読んだ本のメモ

印象に残った言葉をメモします。

「空気」の研究

〇 この本は、単行本として昭和52年に出版されています。ところが、この中で、イタイイタイ病について、

カドミウム鉱山は世界に数多いが、イタイイタイ病が存在するのは神通川流域だけだそうである。」

と書かれていて、あたかも、イタイイタイ病カドミウムが関係ないかのような内容になっています。そこで、あらためて、ウィキペディアで調べたところ、1968年、厚生省が公害病として認めたたとありました。

でも、この山本氏の中ではまだ「疑い」の段階だったのでしょうか。

「記者たちは、イ病の悲惨な状態を臨在感的に捉え、そう捉えることによって、この悲惨をカドミウム棒に「乗り移らせ」(すなわち感情移入し)、乗り移らせたことによって、その金属棒という物質の背後に悲惨を臨在させ、その臨在感を絶対化することによって、その金属棒に逆に支配されたわけである。」


〇正直…この説明があまりよくわかりません。


「(略)現在において、まず明確に残っている最高の例と思われる西南戦争をとろう。これならば、すでに歴史上の事件であるし、戦ったのは同じ日本人同士だし、従って外交的配慮から虚報を「事実だ」と強弁する必要もないし、事実としなければ反省が足らんといわれることもあるまい。」

西南戦争は、いうまでもなく近代日本が行った最初の近代的戦争であり、また官軍・賊軍という明確な概念がはじめて現実に出てきた戦争である。(略)

同時に、大西郷は、それまで全国民的信望を担っていた人物である。(略)

ということは「世論」の動向が重要な問題だった最初の戦争であり、従ってこれに乗じてマスコミが本格的に活動し出し、政府のマスコミ利用も始まった戦争である。

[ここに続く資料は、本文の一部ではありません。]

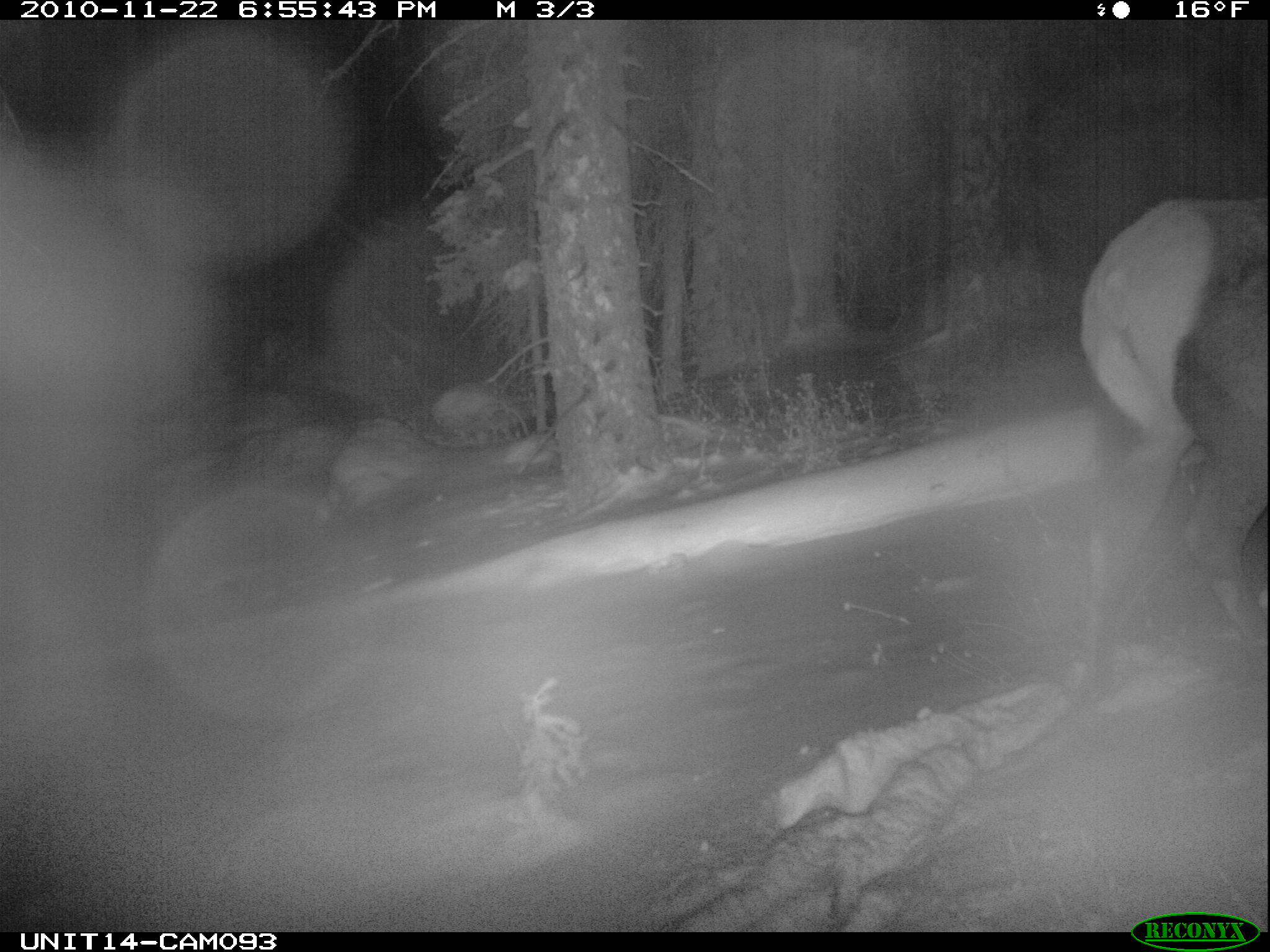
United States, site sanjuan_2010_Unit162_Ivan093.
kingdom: Animalia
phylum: Chordata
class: Mammalia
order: Artiodactyla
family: Cervidae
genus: Cervus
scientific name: Cervus elaphus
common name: red deer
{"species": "Cervus elaphus (red deer)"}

元来日本の農民は、戦争は武士のやることで自分たちは無関係の態度(日清戦争時にすらこれがあった)だったのだが、農民徴募の兵士を使う官軍側は、この無関心層を、戦争に「心理的参加」させる必要があった。」


「いわば、日中国交回復に至るまでの戦争記事の原型すなわち「空気の醸成法」の基本はすべてこの時にそろっているのである。」


「まず西郷ぐん「残虐人間集団」の記事がでる。次に揚げるのは、そのほんの一例である。

<官兵を捕らえて火焙りの極刑・酸鼻見るに堪えず>

(略)

こういう記事を次から次へと読まされると、日中国交回復前の「日本人残虐民族説」にも似た「鹿児島県人残虐民族説」が成り立ちそうだが、ちょっと注意して読めば、これが創作記事であることは、誰にでもすぐに見抜けるであろう。」


「一方これの対極は、いうまでもなく神格化された「善」そのもの、「仁愛」の極である天皇と官軍である。」

「こういう形で、官軍を臨在感的に把握しそれを絶対化する。すると人々は、逆にこの神格化される対象に支配されてしまい、ここに両端の両極よりする二方向の「空気」の支配ができあがるのである。」

「たとえば、一人の人を「善悪という対立概念」で把握するということと、人間を善玉・悪玉に分け、ある人間には「自分のうちなる善という概念」を乗り移らせてこれを「善」と把握し、別の人間には「自己の内なる悪」という概念を乗り移らせてこれを「悪」と把握することとは一見似ているように見えるが、全く別の把握の仕方である。」


〇勧善懲悪という言葉がありますが、善玉、悪玉と分けて見るのはわかりやすく、見ていてスッキリします。二つの「軍」が闘っている時、どっちが悪でどっちが善なのか、と考えてしまいます。山本氏は、そのような考え方が、「空気」の支配を生むと言ってるのでしょうか。

もう少し、わかりやすい話かと思って読み始めたのですが、難しいです。